(Rows from a dataset)
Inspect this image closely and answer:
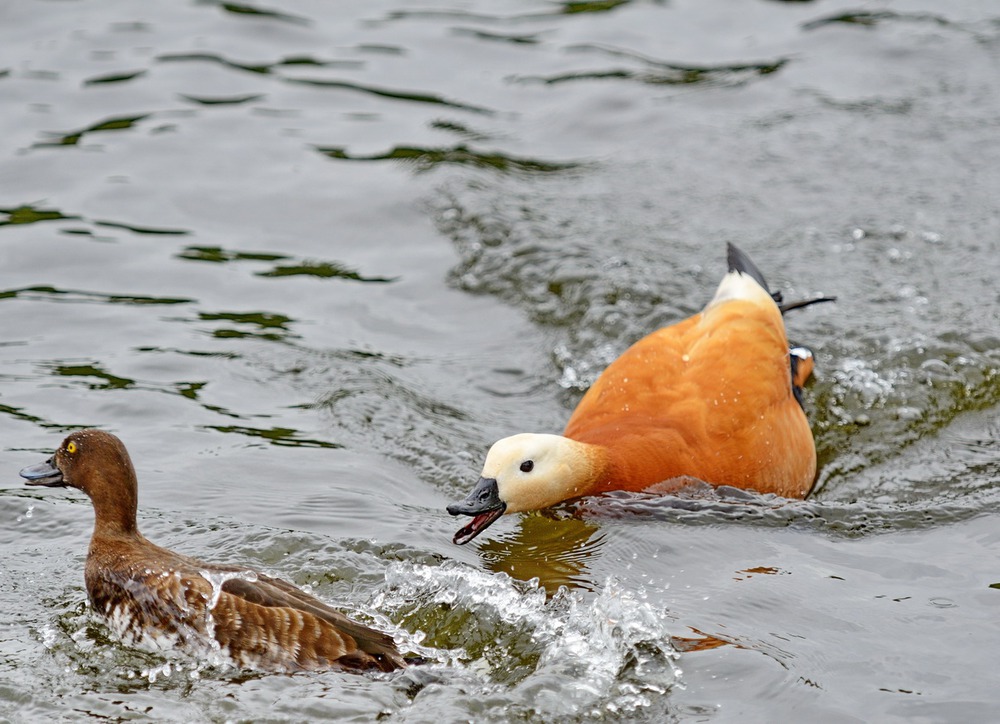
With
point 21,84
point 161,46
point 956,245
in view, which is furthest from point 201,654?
point 161,46

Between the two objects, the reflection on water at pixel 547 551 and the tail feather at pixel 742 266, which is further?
the tail feather at pixel 742 266

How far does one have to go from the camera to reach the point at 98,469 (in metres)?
5.33

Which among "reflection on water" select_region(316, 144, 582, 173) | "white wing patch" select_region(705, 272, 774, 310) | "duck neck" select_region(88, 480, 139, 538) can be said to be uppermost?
"reflection on water" select_region(316, 144, 582, 173)

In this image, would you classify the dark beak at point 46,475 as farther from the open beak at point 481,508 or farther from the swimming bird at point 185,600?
the open beak at point 481,508

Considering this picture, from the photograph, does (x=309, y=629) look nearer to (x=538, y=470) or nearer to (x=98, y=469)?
(x=98, y=469)

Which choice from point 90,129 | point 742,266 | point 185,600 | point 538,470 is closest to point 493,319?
point 742,266

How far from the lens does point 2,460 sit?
21.7ft

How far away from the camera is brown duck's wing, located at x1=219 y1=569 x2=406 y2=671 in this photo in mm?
4816

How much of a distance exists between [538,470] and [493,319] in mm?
2826

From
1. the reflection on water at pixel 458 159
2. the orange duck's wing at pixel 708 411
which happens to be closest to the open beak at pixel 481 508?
the orange duck's wing at pixel 708 411

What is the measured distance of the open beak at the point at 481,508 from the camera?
239 inches

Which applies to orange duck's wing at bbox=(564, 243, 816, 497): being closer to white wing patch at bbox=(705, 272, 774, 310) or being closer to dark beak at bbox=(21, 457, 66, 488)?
white wing patch at bbox=(705, 272, 774, 310)

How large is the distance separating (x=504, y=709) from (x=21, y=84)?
8640 mm

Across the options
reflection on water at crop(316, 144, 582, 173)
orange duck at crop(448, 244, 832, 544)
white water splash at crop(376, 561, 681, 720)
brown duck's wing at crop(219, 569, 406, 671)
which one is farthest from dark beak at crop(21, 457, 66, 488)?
reflection on water at crop(316, 144, 582, 173)
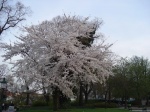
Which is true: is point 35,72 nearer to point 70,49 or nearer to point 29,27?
point 70,49

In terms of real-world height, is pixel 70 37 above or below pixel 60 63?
above

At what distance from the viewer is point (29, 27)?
1501 inches

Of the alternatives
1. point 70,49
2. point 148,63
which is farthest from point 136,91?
point 70,49

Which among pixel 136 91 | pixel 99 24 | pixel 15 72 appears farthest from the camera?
pixel 136 91

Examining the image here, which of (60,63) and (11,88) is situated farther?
(11,88)

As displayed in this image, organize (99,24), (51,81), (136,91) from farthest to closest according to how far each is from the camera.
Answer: (136,91), (99,24), (51,81)

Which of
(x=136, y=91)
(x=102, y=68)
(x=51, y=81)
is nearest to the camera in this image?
(x=51, y=81)

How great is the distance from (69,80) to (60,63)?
10.6ft

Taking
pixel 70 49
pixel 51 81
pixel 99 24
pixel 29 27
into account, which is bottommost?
pixel 51 81

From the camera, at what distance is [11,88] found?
298 feet

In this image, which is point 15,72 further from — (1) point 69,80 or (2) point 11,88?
(2) point 11,88

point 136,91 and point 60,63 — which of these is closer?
point 60,63

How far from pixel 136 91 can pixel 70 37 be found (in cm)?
3290

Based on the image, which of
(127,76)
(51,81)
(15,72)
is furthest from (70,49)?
(127,76)
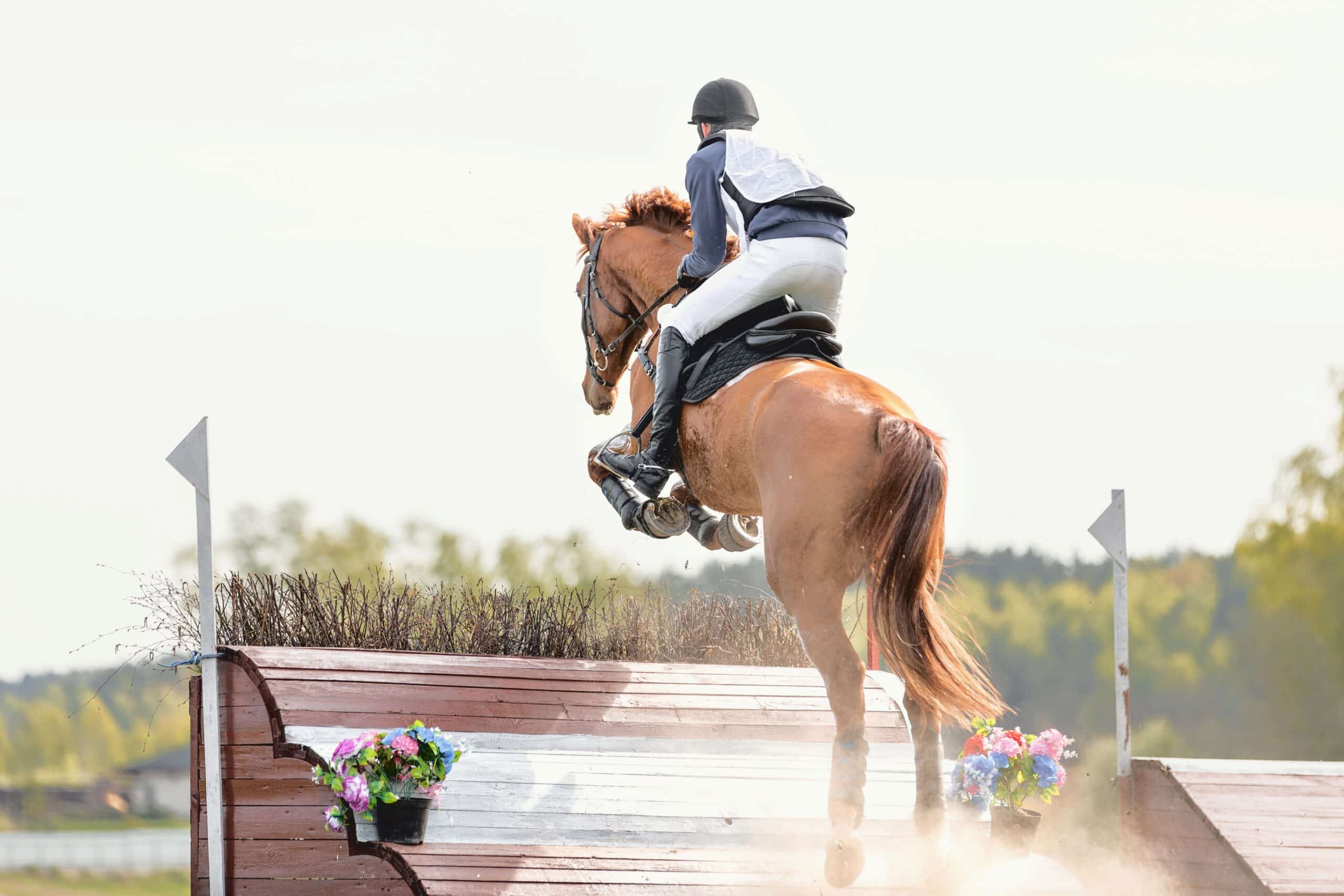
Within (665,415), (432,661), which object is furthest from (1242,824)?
(432,661)

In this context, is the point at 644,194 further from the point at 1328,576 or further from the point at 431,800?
the point at 1328,576

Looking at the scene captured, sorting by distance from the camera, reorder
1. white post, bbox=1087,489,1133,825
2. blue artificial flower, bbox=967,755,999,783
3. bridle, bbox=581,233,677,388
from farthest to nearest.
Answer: bridle, bbox=581,233,677,388, white post, bbox=1087,489,1133,825, blue artificial flower, bbox=967,755,999,783

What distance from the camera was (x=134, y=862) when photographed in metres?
21.8

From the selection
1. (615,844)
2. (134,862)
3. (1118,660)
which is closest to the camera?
(615,844)

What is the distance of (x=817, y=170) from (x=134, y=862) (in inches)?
806

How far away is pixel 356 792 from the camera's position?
4688 mm

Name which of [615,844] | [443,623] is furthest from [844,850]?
[443,623]

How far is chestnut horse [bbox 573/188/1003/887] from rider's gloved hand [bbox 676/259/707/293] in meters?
1.01

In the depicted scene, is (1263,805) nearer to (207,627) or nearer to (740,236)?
(740,236)

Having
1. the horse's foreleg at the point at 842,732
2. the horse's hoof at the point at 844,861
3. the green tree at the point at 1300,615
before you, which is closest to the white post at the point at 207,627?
the horse's foreleg at the point at 842,732

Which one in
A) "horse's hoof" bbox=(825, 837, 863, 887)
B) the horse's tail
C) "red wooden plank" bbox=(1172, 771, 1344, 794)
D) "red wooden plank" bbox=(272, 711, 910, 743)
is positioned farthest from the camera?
"red wooden plank" bbox=(1172, 771, 1344, 794)

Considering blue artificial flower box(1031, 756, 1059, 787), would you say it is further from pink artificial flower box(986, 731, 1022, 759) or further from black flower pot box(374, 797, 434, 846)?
black flower pot box(374, 797, 434, 846)

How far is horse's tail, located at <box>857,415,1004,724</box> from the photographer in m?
4.45

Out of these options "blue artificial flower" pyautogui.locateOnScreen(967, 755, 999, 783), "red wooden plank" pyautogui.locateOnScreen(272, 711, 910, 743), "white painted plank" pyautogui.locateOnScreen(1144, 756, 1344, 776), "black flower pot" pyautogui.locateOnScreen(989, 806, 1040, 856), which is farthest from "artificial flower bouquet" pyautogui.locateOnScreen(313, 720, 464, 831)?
"white painted plank" pyautogui.locateOnScreen(1144, 756, 1344, 776)
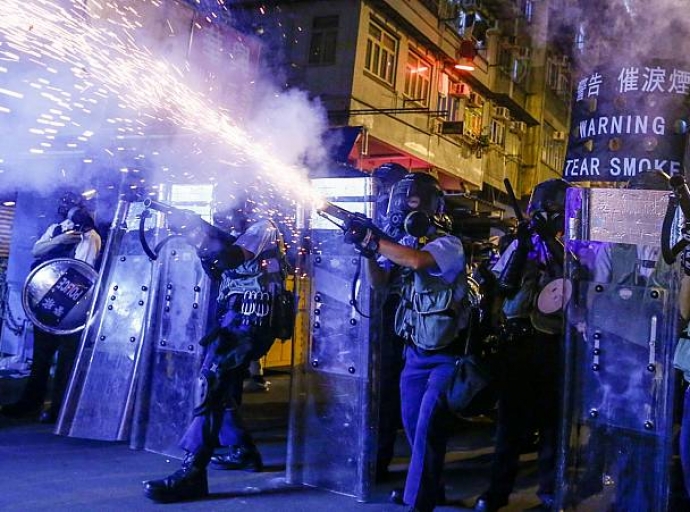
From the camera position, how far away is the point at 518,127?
29094 millimetres

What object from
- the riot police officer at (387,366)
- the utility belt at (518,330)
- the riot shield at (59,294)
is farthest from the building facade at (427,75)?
the utility belt at (518,330)

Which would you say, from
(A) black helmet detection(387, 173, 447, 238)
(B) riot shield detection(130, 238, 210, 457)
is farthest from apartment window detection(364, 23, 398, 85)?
(A) black helmet detection(387, 173, 447, 238)

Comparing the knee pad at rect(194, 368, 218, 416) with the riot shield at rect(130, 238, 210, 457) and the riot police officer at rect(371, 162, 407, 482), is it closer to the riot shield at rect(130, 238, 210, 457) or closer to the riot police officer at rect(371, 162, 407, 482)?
the riot shield at rect(130, 238, 210, 457)

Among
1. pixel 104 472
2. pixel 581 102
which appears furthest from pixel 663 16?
pixel 104 472

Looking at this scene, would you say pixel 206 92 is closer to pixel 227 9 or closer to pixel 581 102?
pixel 227 9

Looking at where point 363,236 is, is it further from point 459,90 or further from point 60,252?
point 459,90

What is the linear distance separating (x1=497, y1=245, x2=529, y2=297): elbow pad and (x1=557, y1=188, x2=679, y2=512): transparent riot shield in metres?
0.50

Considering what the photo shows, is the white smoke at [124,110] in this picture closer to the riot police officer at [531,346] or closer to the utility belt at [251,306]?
the utility belt at [251,306]

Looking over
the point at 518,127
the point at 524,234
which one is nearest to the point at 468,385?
the point at 524,234

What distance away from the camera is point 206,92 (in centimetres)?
1070

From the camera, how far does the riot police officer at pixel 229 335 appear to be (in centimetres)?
444

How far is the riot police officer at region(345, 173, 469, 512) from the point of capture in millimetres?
3828

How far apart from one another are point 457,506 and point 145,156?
5.14 m

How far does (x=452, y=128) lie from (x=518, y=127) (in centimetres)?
1029
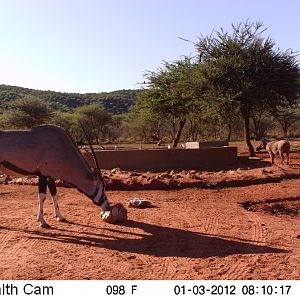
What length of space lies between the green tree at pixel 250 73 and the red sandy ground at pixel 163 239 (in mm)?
12252

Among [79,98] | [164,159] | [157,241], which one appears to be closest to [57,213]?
[157,241]

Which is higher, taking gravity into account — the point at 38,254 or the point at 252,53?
the point at 252,53

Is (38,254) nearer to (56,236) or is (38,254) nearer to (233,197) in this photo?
(56,236)

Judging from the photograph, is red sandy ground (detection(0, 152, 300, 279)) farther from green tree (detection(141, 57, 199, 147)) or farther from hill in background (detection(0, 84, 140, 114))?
hill in background (detection(0, 84, 140, 114))

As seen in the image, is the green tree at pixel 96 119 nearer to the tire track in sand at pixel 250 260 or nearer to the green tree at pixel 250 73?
the green tree at pixel 250 73

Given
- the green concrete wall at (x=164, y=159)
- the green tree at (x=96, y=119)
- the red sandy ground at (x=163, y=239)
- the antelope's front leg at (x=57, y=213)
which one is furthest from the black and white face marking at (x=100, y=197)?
the green tree at (x=96, y=119)

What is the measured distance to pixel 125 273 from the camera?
632 cm

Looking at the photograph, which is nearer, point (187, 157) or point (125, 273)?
point (125, 273)

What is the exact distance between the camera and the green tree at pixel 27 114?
46.6m

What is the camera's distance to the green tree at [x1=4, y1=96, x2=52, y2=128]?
46.6 metres
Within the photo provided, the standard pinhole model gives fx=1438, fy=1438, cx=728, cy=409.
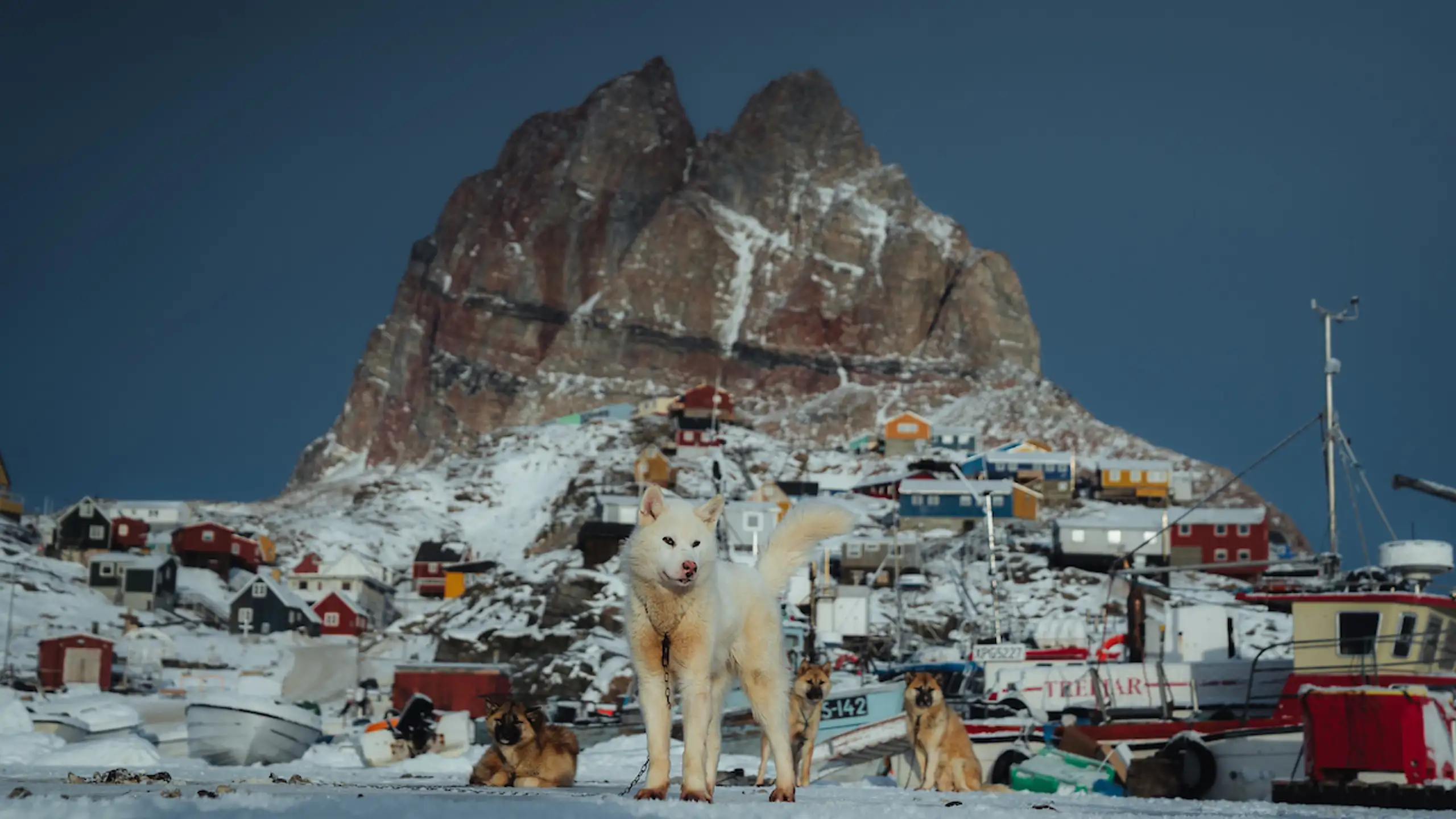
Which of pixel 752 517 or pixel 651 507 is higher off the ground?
pixel 752 517

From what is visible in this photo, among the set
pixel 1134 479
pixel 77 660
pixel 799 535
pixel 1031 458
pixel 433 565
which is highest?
pixel 1031 458

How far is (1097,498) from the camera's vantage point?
113812mm

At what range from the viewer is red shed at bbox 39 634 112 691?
56.8 metres

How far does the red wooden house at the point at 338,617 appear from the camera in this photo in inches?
3455

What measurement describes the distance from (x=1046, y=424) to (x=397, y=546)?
79104mm

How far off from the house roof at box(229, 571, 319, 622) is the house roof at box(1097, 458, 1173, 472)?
62.2 meters

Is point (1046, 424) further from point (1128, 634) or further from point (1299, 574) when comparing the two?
point (1128, 634)

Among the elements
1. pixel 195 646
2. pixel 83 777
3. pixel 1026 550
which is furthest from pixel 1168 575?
pixel 83 777

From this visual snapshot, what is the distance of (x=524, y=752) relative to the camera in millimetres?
10398

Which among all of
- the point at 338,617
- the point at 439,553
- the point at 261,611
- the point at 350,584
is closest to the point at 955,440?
the point at 439,553

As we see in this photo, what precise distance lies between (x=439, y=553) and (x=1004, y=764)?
93.7 m

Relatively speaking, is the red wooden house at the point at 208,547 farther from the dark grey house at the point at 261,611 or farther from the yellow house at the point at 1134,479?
the yellow house at the point at 1134,479

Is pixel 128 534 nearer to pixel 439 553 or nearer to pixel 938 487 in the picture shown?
pixel 439 553

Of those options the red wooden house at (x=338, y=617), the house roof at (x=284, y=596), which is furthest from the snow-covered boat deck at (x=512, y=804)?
the red wooden house at (x=338, y=617)
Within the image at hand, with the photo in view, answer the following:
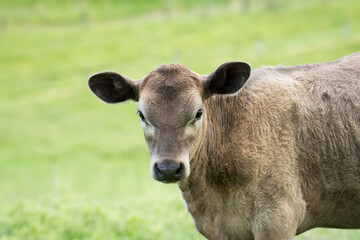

• _Exercise objective_
Retype the lines from the one holding "Within the photo" through the end of the items, both ends included, and omit the pictures.

• _Finished exercise_
Within the photo provided, the standard pinhole model gives fx=1438, fy=1438, cx=728, cy=409.
Which of pixel 752 517 or pixel 651 507 is higher off the ground?
pixel 752 517

From what is visible in this photo, among the set
pixel 1134 479
pixel 77 660
pixel 799 535
pixel 1031 458
pixel 433 565
which is highest?
pixel 1031 458

How far is (1097,498) from the camera's vantage point?
113812mm

At what range from the viewer is red shed at bbox 39 634 112 691?
56.8 metres

How far does the red wooden house at the point at 338,617 appear from the camera in this photo in inches?
3455

What measurement describes the distance from (x=1046, y=424) to (x=397, y=546)?
79104mm

How far off from the house roof at box(229, 571, 319, 622) is the house roof at box(1097, 458, 1173, 472)?
62.2 meters

Is point (1046, 424) further from point (1128, 634) or further from point (1299, 574) when comparing the two?
point (1128, 634)

Among the elements
1. pixel 195 646
2. pixel 83 777
3. pixel 1026 550
which is furthest from pixel 1168 575?
pixel 83 777

From this visual snapshot, what is the distance of (x=524, y=752) relative to the camera in millimetres?
10398

Which among all of
- the point at 338,617
- the point at 439,553
- the point at 261,611
- the point at 350,584
is closest to the point at 955,440?
the point at 439,553

As we see in this photo, what precise distance lies between (x=439, y=553) and (x=1004, y=764)?
93.7 m

Relatively speaking, is the red wooden house at the point at 208,547 farther from the dark grey house at the point at 261,611 or farther from the yellow house at the point at 1134,479?
the yellow house at the point at 1134,479

Is pixel 128 534 nearer to pixel 439 553 or nearer to pixel 938 487 in the picture shown?
pixel 439 553

Of those options the red wooden house at (x=338, y=617), the house roof at (x=284, y=596), which is furthest from the snow-covered boat deck at (x=512, y=804)?
the red wooden house at (x=338, y=617)
Within the image at hand, with the photo in view, answer the following:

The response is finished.